Water-based or water-borne inks first came into use for flexography in the 1940s and are used most commonly with absorbent substrates such as newsprint, pressure sensitive label stock and corrugated board. Water-based inks dry on these substrates by a combination of evaporation and absorption into the paper.
Water-based inks are composed of pigmented suspensions with water soluble resins and/or resin emulsions. Typically, water-based inks have a higher percentage of solids, which means that there is less liquid to be removed. Due to the nature of the resins available in water systems, a thinner layer of ink is often used. When water is combined in an azeotropic mixture with certain solvents, the evaporation can be accelerated. These factors can reduce the demands put on the ink dryers, if they are present on the press. Ink dryers are hot air high velocity ovens that use air to remove the water and co-solvents from the printed ink film.
Gas forced-air and radiant heat dryers, which may consume significant amounts of energy. Even more energy is required to dry the water-based ink when printing on less porous substrates (i.e., film). Water has a much greater latent heat of vaporization (low vapor pressure or evaporation rate) than typical flexographic organic solvents. In comparison to ethyl alcohol, water requires three times the amount of energy to vaporize.
Water-based inks became much more common in flexo printing in the 1980s following passage of the Clean Air Act (CAA). Printing with water-based inks on nonabsorbent materials such as polyethylene film became possible when the inks were formulated with small amounts of fast drying organic solvents. Use of aqueous inks to this day is not common with printer applying ink to plastic films. The drying speed of water-based inks is slower than that of solvent-based inks and print quality can suffer under the extreme conditions used to dry the ink.
With the increased use of water-based inks, it is more common to see in-line corona discharge surface treatment on flexo presses. The printing of various films is greatly improved when the film is pretreated in-line with a corona treater, because it improves ink lay and ink adhesion by increasing the compatibility of the water-based ink and the substrate.
The corona treatment of the substrate results from the bombardment and penetration of ions into the molecular structure at the surface of the substrate. It is the oxidation and polar-group formation in the surface molecules, in conjunction with etching of the surface from the ion bombardment that induces the increase in surface energy of the treated substrate.
The term water-based ink does not mean that it is solvent free. However, the industry continues to work on improving the use of water-based inks to address environmental concerns. Organic solvent in the inks is the source of volatile organic compound (VOC) and Hazardous Air Pollutants (HAPs) emissions from inks. Fewer VOC emissions are becoming the rule today as ink companies respond to their customers need for less solvent (organic solvent) usage.

Data extract -

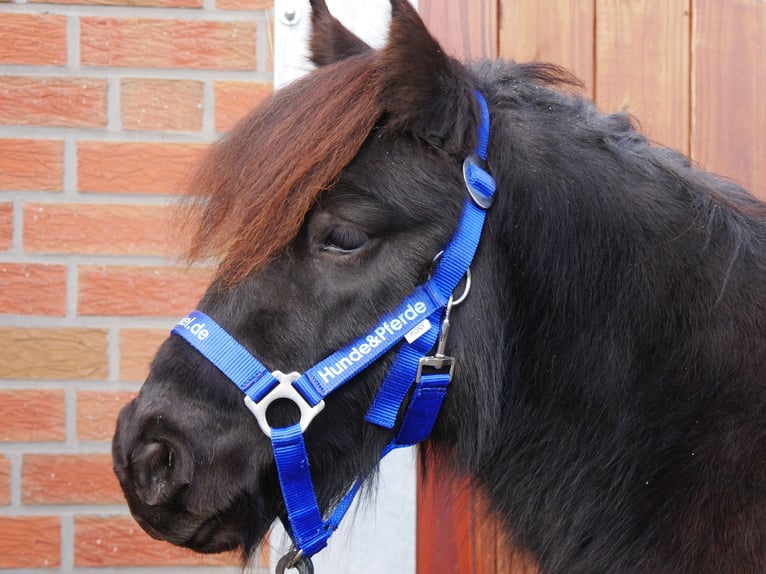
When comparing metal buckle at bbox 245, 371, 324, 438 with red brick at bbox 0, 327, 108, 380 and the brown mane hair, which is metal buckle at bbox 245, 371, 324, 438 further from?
red brick at bbox 0, 327, 108, 380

Work instructions -
In the passage on water-based inks, write out everything from "With the increased" down to "the treated substrate.", word for word.

Exercise output -
With the increased use of water-based inks, it is more common to see in-line corona discharge surface treatment on flexo presses. The printing of various films is greatly improved when the film is pretreated in-line with a corona treater, because it improves ink lay and ink adhesion by increasing the compatibility of the water-based ink and the substrate.
The corona treatment of the substrate results from the bombardment and penetration of ions into the molecular structure at the surface of the substrate. It is the oxidation and polar-group formation in the surface molecules, in conjunction with etching of the surface from the ion bombardment that induces the increase in surface energy of the treated substrate.